What the task asks
Arrange the listing as a Markdown table with the columns Row and Line. Begin at the line that contains "Visually, which is", stop after the line that contains "In this picture, does", skip blank lines, and leave out the pictures.

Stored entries
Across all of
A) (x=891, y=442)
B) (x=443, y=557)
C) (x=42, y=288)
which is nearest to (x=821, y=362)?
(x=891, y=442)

* * *

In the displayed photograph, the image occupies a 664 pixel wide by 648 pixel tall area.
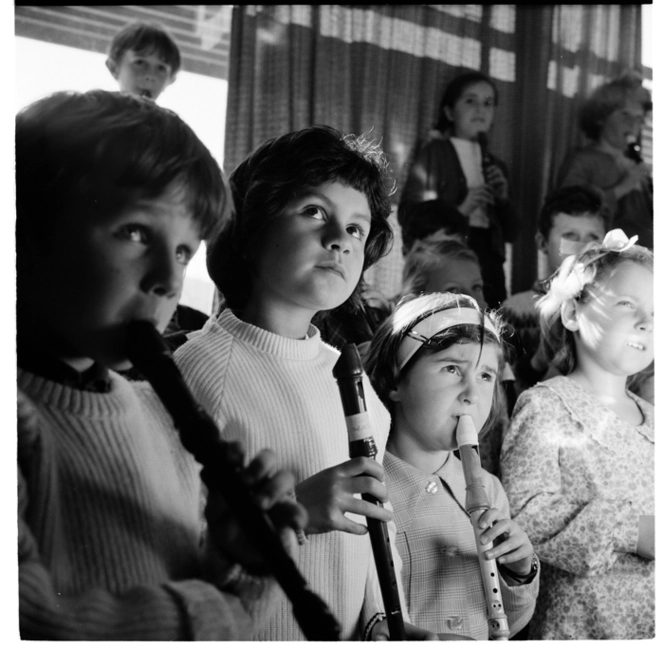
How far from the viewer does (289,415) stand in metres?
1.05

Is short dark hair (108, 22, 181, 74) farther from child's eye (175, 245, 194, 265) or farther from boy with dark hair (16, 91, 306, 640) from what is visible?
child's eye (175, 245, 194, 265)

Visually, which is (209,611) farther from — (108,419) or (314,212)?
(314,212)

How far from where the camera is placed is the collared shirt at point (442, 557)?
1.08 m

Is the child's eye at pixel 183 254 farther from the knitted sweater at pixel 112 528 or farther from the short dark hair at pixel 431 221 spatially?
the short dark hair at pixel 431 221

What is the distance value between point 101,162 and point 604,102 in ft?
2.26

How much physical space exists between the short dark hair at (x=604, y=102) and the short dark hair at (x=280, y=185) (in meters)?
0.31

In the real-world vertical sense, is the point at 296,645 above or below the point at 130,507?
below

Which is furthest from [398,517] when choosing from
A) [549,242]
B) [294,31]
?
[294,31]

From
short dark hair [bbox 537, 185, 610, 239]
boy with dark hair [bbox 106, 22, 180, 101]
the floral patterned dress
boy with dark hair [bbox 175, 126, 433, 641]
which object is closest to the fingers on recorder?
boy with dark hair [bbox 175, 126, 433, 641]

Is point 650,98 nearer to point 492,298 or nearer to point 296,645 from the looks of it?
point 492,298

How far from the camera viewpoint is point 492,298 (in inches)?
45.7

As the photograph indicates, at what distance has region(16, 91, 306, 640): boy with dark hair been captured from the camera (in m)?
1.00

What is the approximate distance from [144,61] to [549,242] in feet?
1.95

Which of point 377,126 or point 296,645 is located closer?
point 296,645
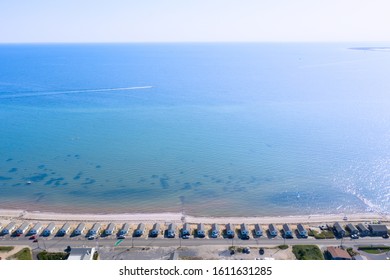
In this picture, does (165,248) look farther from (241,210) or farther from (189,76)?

Output for this task
| Row | Line |
|---|---|
| 1 | Visually, which is (209,611) farther from — (108,419) or (314,212)? |
| 2 | (314,212) |
| 3 | How far from where the camera is placed is the collared shirt at point (442, 557)? |
| 4 | 1.08 m |
| 5 | Is the child's eye at pixel 183 254 farther from the knitted sweater at pixel 112 528 or farther from the short dark hair at pixel 431 221 spatially? |
| 6 | the short dark hair at pixel 431 221 |
| 7 | What is the distance value between point 101,162 and point 604,102 in ft? |
| 8 | 2.26 |
| 9 | How much physical space exists between the short dark hair at (x=604, y=102) and the short dark hair at (x=280, y=185) (in meters)? |
| 10 | 0.31 |
| 11 | In the real-world vertical sense, is the point at 296,645 above or below the point at 130,507? |
| 12 | below |
| 13 | Which is furthest from [398,517] when choosing from |
| 14 | A) [549,242] |
| 15 | B) [294,31] |
| 16 | ? |
| 17 | [294,31] |
| 18 | From |
| 19 | short dark hair [bbox 537, 185, 610, 239] |
| 20 | boy with dark hair [bbox 106, 22, 180, 101] |
| 21 | the floral patterned dress |
| 22 | boy with dark hair [bbox 175, 126, 433, 641] |
| 23 | which object is closest to the fingers on recorder? |
| 24 | boy with dark hair [bbox 175, 126, 433, 641] |
| 25 | Is point 650,98 nearer to point 492,298 or nearer to point 296,645 from the looks of it? |
| 26 | point 492,298 |
| 27 | How far from the camera viewpoint is point 492,298 (in inches)? |
| 28 | 45.7 |
| 29 | As the photograph indicates, at what distance has region(16, 91, 306, 640): boy with dark hair been captured from the camera (in m)? |
| 30 | 1.00 |
| 31 | What is the approximate distance from [144,61] to [549,242] in feet? |
| 32 | 1.95 |
| 33 | Which of point 377,126 or point 296,645 is located closer? |
| 34 | point 296,645 |
| 35 | In this picture, does (165,248) look farther from (241,210) or farther from (189,76)? |